Comments—Lookback Period and Cost of Compliance
Commentators virtually unanimously agreed that the 10-year Lookback Period is inappropriate.  Many objections to the Lookback Period cited inconsistency with other Medicare policies and noted that the 10-year outer limit of the FCA is intended to capture intentional fraud, not inadvertent retention of overpayments. Comments also highlighted the administrative burden such a Lookback Period would impose on providers, and some even suggested that its implementation could result in a decrease in providers willing to accept Medicare patients. In a similar vein, many suggested that CMS dramatically understated the cost for providers to comply with the Proposed Rule, and some tied this cost back to the long Lookback Period. Furthermore, most commentators objecting on this basis suggested a de minimis threshold below which providers would not be required to report overpayments, arguing that such a threshold would minimize the administrative burden on both providers and CMS.

Comments—Identification Defined and Application of FCA Knowledge Standard to Identification
CMS’ definition of identification and application of the reckless disregard and deliberate ignorance standards to identification was a topic of concern to many commentators. The potential for premature invocation of the 60-day deadline was repeatedly cited and requests to start the 60-day period after conclusion of a review confirming overpayment were common. Additionally, it was noted that actual knowledge should be required for an overpayment to be “identified” and that application of the reckless disregard and deliberate ignorance standard goes beyond Congressional intent.

Comments—Interaction of Proposed Rule with Other CMS Post-Payment Review Procedures
Finally, a significant number of comments addressed other CMS post-payment review procedures and uncertainty regarding how the Proposed Rule interacts with such procedures.
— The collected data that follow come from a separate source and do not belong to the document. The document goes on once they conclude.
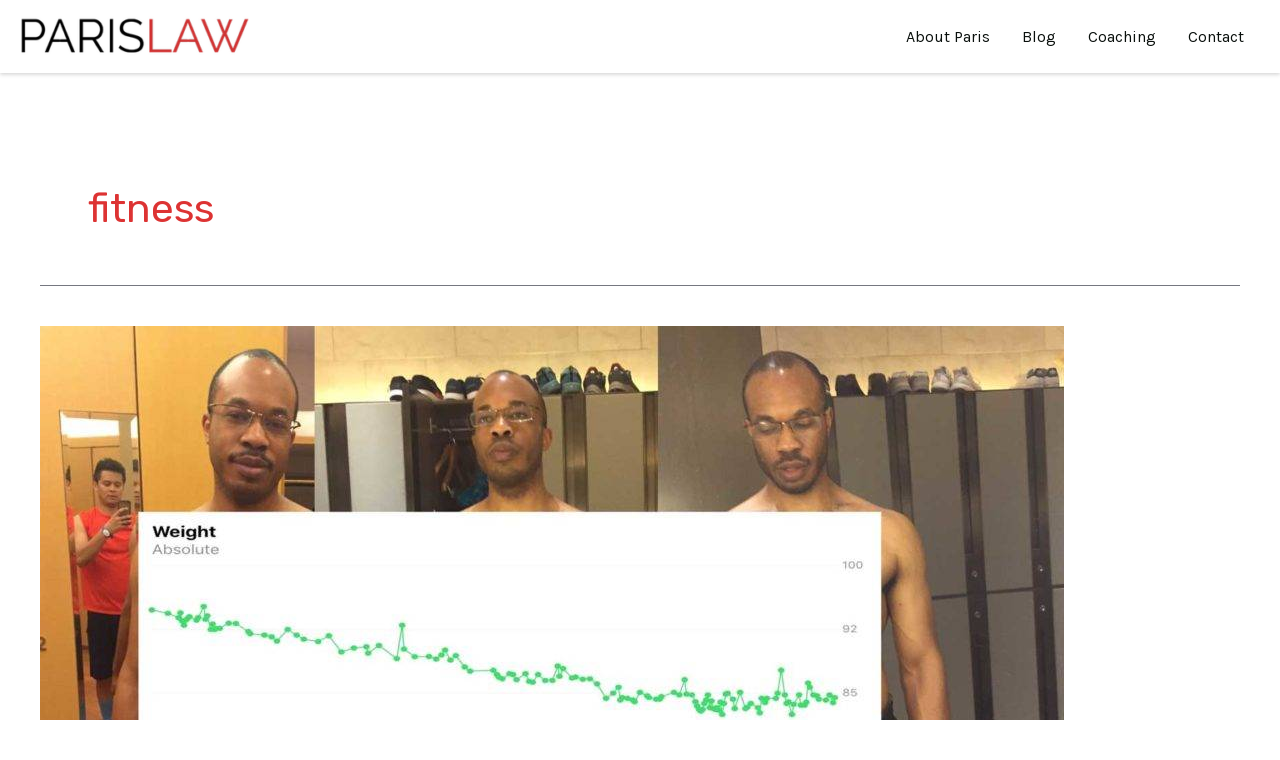

--- FILE ---
content_type: text/css
request_url: https://parislaw.net/wp-content/themes/paris-law-child/style.css?ver=1.0.0
body_size: 481
content:
/**
Theme Name: Paris Law WP Theme
Author: Brainstorm Force
Author URI: https://parislaw.net
Description: Paris Law Theme is the fastest, fully customizable & beautiful theme suitable for blogs, personal portfolios and business websites. It is very lightweight (less than 50KB on frontend) and offers unparalleled speed. Built with SEO in mind, Paris Law Theme comes with schema.org code integrated so search engines will love your site. Paris Law Theme offers plenty of sidebar options and widget areas giving you a full control for customizations. Furthermore, we have included special features and templates so feel free to choose any of your favorite page builder plugin to create pages flexibly. Some of the other features: # WooCommerce Ready # Responsive # Compatible with major plugins # Translation Ready # Extendible with premium addons # Regularly updated # Designed, Developed, Maintained & Supported by Paris Law. Looking for a perfect base theme? Look no further. Paris Law Theme is fast, fully customizable and beautiful theme!
Version: 1.0.0
License: GNU General Public License v2 or later
License URI: http://www.gnu.org/licenses/gpl-2.0.html
Text Domain: paris-law-wp-theme
Template: astra
*/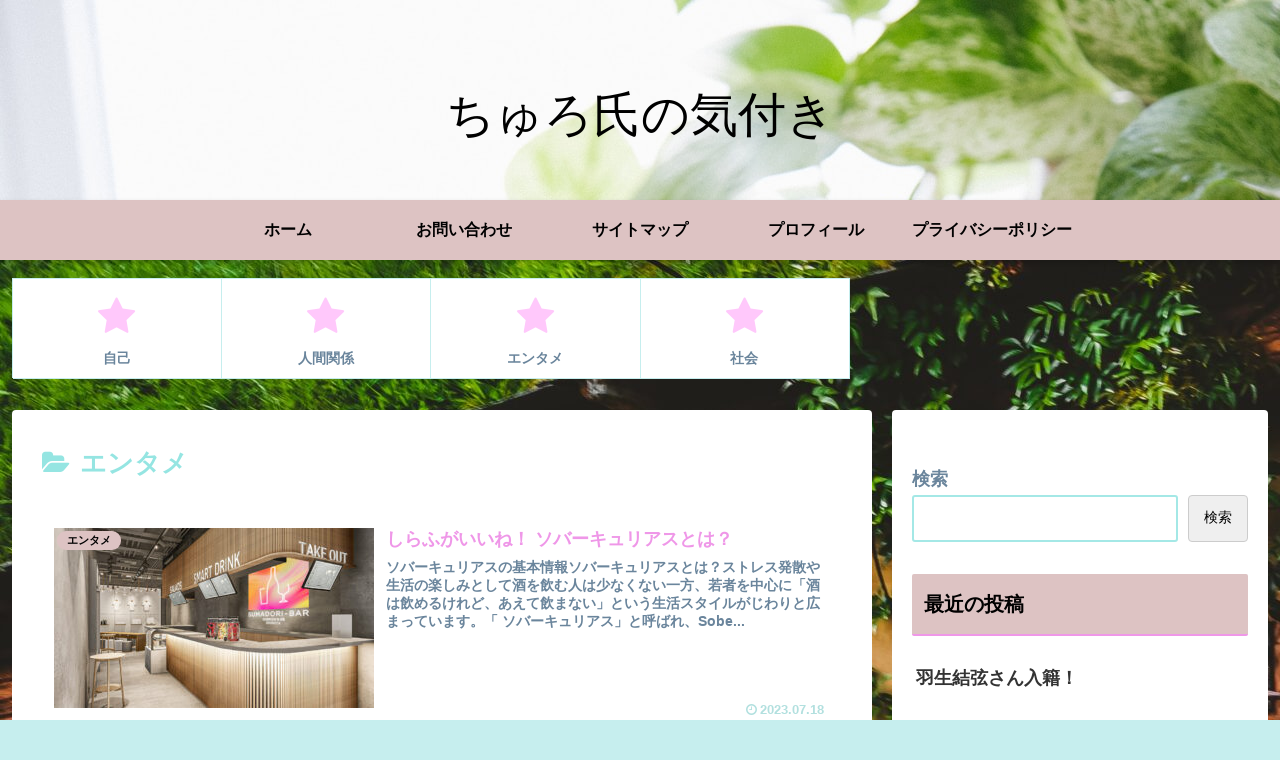

--- FILE ---
content_type: text/html; charset=utf-8
request_url: https://www.google.com/recaptcha/api2/aframe
body_size: 263
content:
<!DOCTYPE HTML><html><head><meta http-equiv="content-type" content="text/html; charset=UTF-8"></head><body><script nonce="6hcTtrpkruiTJsbdvpHP9g">/** Anti-fraud and anti-abuse applications only. See google.com/recaptcha */ try{var clients={'sodar':'https://pagead2.googlesyndication.com/pagead/sodar?'};window.addEventListener("message",function(a){try{if(a.source===window.parent){var b=JSON.parse(a.data);var c=clients[b['id']];if(c){var d=document.createElement('img');d.src=c+b['params']+'&rc='+(localStorage.getItem("rc::a")?sessionStorage.getItem("rc::b"):"");window.document.body.appendChild(d);sessionStorage.setItem("rc::e",parseInt(sessionStorage.getItem("rc::e")||0)+1);localStorage.setItem("rc::h",'1768918861252');}}}catch(b){}});window.parent.postMessage("_grecaptcha_ready", "*");}catch(b){}</script></body></html>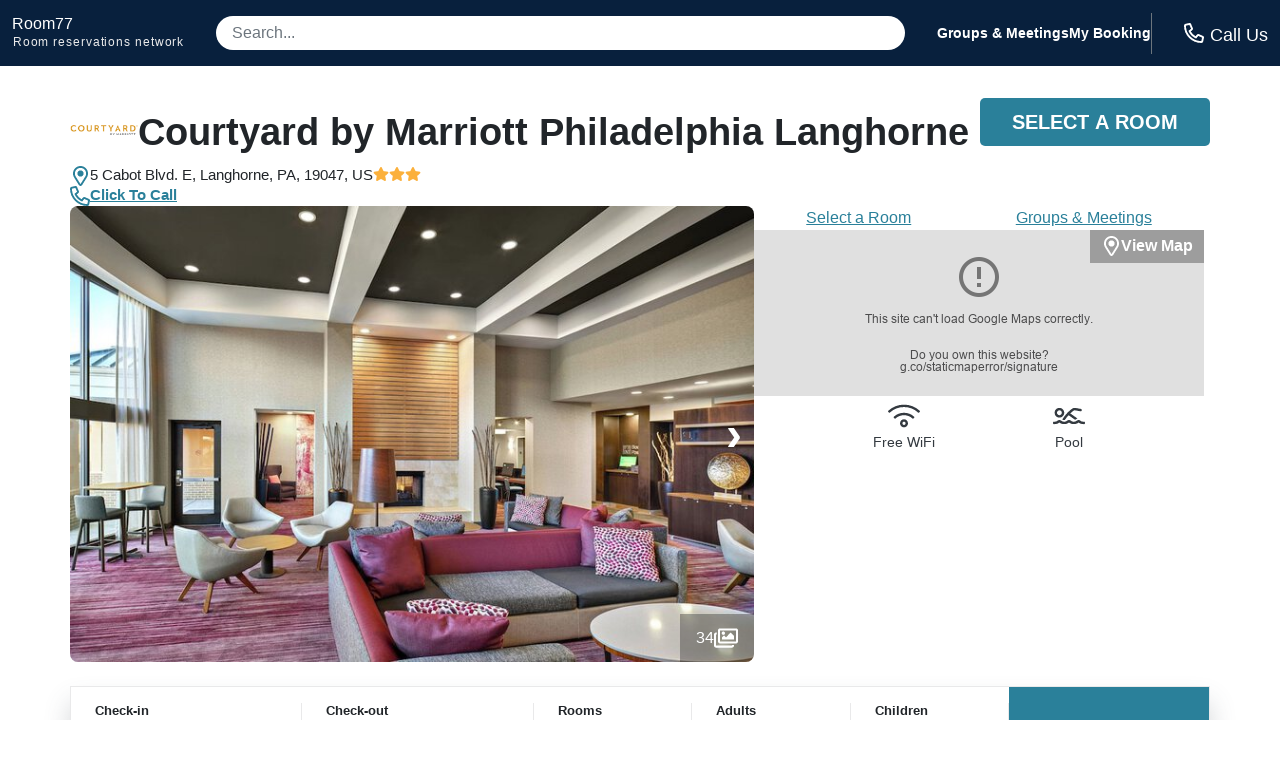

--- FILE ---
content_type: application/javascript
request_url: https://logging.hotelplanner.com/v1/logEvent?webId=6240-9de192e4-56d3-45f4-b596-2411688cef7e&requestId=6240-9de192e4-56d3-45f4-b596-2411688cef7e&siteId=6240&sourceCode=R7-PPC-Organic&eventId=6240-708578fa-5576-4d7d-b053-809b93ca34bb&category=Global&action=Set&label=Callcenter+Number&value=18553754108&callback=callback1769240224347&_=1769240224347
body_size: -458
content:
callback1769240224347({});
Existing post-payment review procedures involving MACs and RACs were of particular concern, inasmuch as such reviews frequently result in appeals when an overpayment determination is reached, and it is not uncommon for an adverse appeals decision to be overturned at the administrative level. Along this line, other comments expressed concern about credit balance reporting procedures and suggested that any overpayment which would be subject to reporting on Form 838 be exempt from the Proposed Rule.

Recommendations
The bases for CMS’s delay—coordination with other key federal health care enforcement agencies and the volume of provider comments—make clear the potential importance of how CMS resolves the key regulatory questions surrounding the interpretation of the Overpayment Statute. Accordingly, providers should continue to track closely the progress of the Proposed Rule.  Further, providers should keep in mind CMS’ continuing admonition that the statutory overpayment refund obligation currently applies and that noncompliance could create FCA liability, regardless of the delay in Final Rule publication. Accordingly, providers that are reviewing billing and compliance matters that may result in a refund should seek the advice of counsel early in that process about the application of the Overpayment Statute.

DISCLAIMER: Because of the generality of this update, the information provided herein may not be applicable in all situations and should not be acted upon without specific legal advice based on particular situations.